--- YOUR GOAL ---
The answer must consist of every line from the entries below that contains the word "burst".
══════════
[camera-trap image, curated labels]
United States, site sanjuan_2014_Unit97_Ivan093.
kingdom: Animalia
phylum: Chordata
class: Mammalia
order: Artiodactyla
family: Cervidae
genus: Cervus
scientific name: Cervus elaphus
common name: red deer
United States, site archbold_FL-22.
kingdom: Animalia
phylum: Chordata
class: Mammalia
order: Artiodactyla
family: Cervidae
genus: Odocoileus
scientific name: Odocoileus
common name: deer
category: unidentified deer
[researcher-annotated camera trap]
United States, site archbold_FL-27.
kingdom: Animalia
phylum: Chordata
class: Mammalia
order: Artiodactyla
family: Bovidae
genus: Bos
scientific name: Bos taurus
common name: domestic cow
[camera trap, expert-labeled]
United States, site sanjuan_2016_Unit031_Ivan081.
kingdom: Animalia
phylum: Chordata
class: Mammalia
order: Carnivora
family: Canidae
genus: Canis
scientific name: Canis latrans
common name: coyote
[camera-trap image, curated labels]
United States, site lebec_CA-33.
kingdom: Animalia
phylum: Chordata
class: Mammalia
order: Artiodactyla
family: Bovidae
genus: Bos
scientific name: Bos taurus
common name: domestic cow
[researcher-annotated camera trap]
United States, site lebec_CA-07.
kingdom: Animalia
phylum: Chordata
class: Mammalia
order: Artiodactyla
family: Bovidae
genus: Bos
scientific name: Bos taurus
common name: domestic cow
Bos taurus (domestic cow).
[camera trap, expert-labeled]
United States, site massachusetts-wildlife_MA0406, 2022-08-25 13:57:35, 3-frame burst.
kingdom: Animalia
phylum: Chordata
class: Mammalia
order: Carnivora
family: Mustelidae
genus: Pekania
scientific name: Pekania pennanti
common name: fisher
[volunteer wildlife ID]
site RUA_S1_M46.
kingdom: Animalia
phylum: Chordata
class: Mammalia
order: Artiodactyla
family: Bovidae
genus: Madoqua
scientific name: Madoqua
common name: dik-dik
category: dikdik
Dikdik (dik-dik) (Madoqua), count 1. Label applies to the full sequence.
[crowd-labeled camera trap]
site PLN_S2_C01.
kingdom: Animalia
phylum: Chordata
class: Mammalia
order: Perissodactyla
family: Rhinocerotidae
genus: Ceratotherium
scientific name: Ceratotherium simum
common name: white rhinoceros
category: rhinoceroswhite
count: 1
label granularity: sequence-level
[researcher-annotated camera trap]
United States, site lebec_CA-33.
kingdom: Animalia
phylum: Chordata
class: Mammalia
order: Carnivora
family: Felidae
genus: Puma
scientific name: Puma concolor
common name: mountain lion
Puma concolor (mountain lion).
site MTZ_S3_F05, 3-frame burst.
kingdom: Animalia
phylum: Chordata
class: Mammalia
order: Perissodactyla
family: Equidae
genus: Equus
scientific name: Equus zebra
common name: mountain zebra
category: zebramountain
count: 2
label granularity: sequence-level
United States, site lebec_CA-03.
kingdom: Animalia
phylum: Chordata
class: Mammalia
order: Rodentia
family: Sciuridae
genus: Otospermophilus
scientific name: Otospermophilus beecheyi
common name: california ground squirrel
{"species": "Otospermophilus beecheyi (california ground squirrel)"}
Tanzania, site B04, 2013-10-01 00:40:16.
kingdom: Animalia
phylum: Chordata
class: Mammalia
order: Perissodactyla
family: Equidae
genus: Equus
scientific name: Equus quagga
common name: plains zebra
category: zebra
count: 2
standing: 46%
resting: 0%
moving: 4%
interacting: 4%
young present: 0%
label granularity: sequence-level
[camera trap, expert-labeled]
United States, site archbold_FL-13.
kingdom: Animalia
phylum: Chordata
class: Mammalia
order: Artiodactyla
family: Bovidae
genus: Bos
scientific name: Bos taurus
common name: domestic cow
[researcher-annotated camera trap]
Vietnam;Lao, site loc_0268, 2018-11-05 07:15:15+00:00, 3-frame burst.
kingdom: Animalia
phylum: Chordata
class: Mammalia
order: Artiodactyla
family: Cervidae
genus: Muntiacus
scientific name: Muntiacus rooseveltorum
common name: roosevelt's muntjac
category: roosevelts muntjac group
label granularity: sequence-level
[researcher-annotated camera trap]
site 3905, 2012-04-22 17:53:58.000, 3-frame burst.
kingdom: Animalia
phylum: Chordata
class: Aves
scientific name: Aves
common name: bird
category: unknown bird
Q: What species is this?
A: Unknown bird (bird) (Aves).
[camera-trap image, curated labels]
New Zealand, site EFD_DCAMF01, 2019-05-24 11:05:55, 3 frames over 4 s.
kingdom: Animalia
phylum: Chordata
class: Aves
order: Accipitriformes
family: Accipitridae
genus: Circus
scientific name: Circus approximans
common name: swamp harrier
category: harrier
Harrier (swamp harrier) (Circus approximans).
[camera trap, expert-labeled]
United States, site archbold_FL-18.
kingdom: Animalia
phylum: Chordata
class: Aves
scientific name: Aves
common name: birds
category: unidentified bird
══════════
--- SOLUTION ---
United States, site massachusetts-wildlife_MA0406, 2022-08-25 13:57:35, 3-frame burst.
site MTZ_S3_F05, 3-frame burst.
Vietnam;Lao, site loc_0268, 2018-11-05 07:15:15+00:00, 3-frame burst.
site 3905, 2012-04-22 17:53:58.000, 3-frame burst.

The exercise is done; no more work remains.